Effect of GMA4CG_V6 on sclerotia production by S. sclerotiorum 555. (a) Representative pictures showing the effect of various GMA4CG_V6 variants against sclerotia production in vitro after 14-day treatment. Arrows point to sclerotia. (b) Picture showing the total number of sclerotia produced 30 days following peptide treatment. Six plates were used for each treatment. (c) Average number of sclerotia per plate. Each data point represents the average of six plates, with error bars representing the standard errors of the means between replicates. Results were analyzed using ANOVA, followed by a Tukey’s post hoc test. * Indicates significant differences between data of the control and the treated samples with p < 0.05. (d) Representative pictures showing the antifungal activity of GMA4CG_V6 against sclerotia production on soybean pods fourteen days post-treatment.
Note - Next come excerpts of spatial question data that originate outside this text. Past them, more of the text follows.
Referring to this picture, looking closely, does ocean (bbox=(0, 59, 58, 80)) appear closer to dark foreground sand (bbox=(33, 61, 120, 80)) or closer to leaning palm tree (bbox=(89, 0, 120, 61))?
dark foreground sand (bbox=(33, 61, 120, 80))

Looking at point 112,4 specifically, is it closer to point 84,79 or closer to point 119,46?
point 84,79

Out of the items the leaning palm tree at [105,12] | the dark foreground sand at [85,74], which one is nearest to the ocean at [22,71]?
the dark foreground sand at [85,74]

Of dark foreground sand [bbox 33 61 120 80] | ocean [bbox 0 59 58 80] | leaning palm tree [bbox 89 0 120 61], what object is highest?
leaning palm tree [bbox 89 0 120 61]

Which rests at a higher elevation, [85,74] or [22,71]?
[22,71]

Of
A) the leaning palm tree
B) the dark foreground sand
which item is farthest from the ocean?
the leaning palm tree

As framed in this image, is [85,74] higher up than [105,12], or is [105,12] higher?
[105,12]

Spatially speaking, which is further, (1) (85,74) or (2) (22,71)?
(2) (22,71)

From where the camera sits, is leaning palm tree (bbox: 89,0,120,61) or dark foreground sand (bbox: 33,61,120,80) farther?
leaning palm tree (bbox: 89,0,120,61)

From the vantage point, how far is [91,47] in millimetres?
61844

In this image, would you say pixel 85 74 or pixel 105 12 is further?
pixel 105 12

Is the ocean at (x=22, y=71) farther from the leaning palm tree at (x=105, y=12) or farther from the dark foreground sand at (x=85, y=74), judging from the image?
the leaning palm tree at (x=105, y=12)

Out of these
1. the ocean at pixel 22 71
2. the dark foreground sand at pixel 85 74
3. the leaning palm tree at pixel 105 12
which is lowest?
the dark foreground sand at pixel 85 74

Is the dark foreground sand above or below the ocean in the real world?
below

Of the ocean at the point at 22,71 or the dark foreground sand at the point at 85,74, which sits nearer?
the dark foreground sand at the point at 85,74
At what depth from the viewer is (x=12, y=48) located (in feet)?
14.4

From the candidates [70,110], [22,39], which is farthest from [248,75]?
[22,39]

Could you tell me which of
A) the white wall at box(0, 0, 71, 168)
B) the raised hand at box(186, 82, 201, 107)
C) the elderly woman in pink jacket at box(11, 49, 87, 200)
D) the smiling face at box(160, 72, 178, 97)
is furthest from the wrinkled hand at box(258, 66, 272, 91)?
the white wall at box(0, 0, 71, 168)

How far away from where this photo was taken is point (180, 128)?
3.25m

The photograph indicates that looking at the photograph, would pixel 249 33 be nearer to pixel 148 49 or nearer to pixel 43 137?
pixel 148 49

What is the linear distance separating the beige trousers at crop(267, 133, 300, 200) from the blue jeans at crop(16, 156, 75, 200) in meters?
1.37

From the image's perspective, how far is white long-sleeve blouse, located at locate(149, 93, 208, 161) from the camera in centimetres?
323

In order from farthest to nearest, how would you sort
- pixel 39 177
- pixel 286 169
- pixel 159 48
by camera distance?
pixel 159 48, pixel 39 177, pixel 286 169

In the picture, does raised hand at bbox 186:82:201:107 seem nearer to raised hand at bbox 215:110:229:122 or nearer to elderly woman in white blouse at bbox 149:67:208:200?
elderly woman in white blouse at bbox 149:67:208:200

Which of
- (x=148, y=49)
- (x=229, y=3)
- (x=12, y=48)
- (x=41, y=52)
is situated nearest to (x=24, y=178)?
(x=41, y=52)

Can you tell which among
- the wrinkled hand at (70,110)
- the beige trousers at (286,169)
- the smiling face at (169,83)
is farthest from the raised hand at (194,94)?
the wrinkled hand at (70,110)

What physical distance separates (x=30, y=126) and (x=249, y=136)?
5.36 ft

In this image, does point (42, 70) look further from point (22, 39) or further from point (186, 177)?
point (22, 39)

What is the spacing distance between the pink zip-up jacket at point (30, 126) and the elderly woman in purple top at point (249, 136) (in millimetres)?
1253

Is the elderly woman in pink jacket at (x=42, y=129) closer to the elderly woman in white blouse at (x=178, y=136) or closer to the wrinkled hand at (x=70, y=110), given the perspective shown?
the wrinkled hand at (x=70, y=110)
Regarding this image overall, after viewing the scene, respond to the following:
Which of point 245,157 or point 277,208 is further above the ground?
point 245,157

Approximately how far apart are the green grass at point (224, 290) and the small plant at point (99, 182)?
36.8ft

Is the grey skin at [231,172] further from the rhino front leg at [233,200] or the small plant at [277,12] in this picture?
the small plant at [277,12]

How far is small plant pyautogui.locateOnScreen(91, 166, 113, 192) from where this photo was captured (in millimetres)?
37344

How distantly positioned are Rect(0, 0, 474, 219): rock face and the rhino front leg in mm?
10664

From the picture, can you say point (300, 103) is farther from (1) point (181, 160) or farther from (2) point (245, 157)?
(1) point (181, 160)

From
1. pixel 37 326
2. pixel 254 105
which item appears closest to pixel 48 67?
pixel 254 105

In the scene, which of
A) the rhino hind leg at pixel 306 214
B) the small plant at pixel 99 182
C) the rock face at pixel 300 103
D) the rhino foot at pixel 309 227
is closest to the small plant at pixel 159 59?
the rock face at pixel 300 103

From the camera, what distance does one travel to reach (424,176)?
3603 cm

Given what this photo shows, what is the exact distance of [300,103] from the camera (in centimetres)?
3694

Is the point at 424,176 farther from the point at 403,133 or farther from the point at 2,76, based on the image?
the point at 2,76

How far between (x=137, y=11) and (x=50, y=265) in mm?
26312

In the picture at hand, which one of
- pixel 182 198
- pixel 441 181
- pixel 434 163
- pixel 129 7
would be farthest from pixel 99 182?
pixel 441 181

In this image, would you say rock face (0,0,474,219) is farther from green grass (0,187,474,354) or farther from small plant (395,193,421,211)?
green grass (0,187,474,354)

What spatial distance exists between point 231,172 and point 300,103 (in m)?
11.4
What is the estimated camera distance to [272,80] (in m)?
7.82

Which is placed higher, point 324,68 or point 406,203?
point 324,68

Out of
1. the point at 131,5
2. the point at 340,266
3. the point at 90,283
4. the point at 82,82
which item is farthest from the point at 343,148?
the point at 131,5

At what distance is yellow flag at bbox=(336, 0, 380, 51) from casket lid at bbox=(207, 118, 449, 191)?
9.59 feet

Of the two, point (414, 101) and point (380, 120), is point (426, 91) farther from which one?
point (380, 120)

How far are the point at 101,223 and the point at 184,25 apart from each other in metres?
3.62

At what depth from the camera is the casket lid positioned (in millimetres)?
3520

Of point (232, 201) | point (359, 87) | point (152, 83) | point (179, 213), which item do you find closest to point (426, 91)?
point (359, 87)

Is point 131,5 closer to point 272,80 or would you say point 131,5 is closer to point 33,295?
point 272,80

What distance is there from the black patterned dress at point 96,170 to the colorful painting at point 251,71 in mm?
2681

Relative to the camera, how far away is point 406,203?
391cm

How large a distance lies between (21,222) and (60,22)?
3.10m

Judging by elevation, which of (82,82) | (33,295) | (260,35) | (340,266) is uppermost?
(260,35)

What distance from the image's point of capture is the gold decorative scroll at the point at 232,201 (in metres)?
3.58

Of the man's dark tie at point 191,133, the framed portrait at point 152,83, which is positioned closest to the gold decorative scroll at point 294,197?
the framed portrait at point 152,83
Arrows point to sclerotia. (e) Average number of sclerotia per pod. Each data point represents the average of five pods, with error bars representing the standard errors of the means between replicates. Results were analyzed using ANOVA, followed by a Tukey’s post hoc test. * Indicates significant differences between data of the control and the treated samples with p < 0.05. (f) Confocal microscopy images showing the inhibition of sclerotia development by GMA4CG_V6 after two days of growth in vitro. Arrows showing the early development of sclerotia—growth of hyphal tips and dichotomous branching. The scale bar = 10 µm. (g) Effect of different GMA4CG_V6 variants on the expression level of genes involved in sclerotia production in S. sclerotiorum 555. Results were analyzed using ANOVA, followed by a Tukey’s post hoc test. * Indicates significant differences between data of the control and the treated samples with p < 0.05.

Figure 6

Membrane permeabilization activity and uptake of sub-lethal concentrations of GMA4CG_V6 by fungal cells. (a) Confocal microscopy images and corresponding bright field images of SYTOX Green uptake in S. sclerotiorum 555 hyphae treated with 24 μM GMA4CG_V6 for 30 min. (b) The intracellular localization of 12 µM TMR-labeled GMA4CG_V6 in S. sclerotiorum 555. The confocal microscope images were captured 2–5 min after GMA4CG_V6 challenge. The scale bar = 10 μm.

Figure 7

Effect of topical application of GMA4CG_V6 on the growth of soybean plants. (a) Representative picture showing no toxicity of GMA4CG_V6 treatment on soybean plants at 45 days post-treatment. (b) Above-ground and root biomass of plants treated with water or GMA4CG_V6 at 45-day post-treatment. Each data point represents the average mass of five plants, with error bars representing the standard errors of the means between replicates.

Figure 8

A proposed model illustrating the MoA of GMA4CG_V6 against S. sclerotiorum 555. GMA4CG_V6 sprayed on leaves infected with S. sclerotiorum 555 first binds to the pathogen’s cell walls, and the peptide starts to permeabilize the fungal plasma membrane. GMA4CG_V6 within the fungus can repress the expression of fungal genes involved in sclerotia development. The surface application of GMA4CG_V6 efficiently inhibits fungal growth and significantly reduces sclerotia development and white mold symptoms. Finally, soybean treatment with GMA4CG_V6 does not affect above- or below-ground biomass.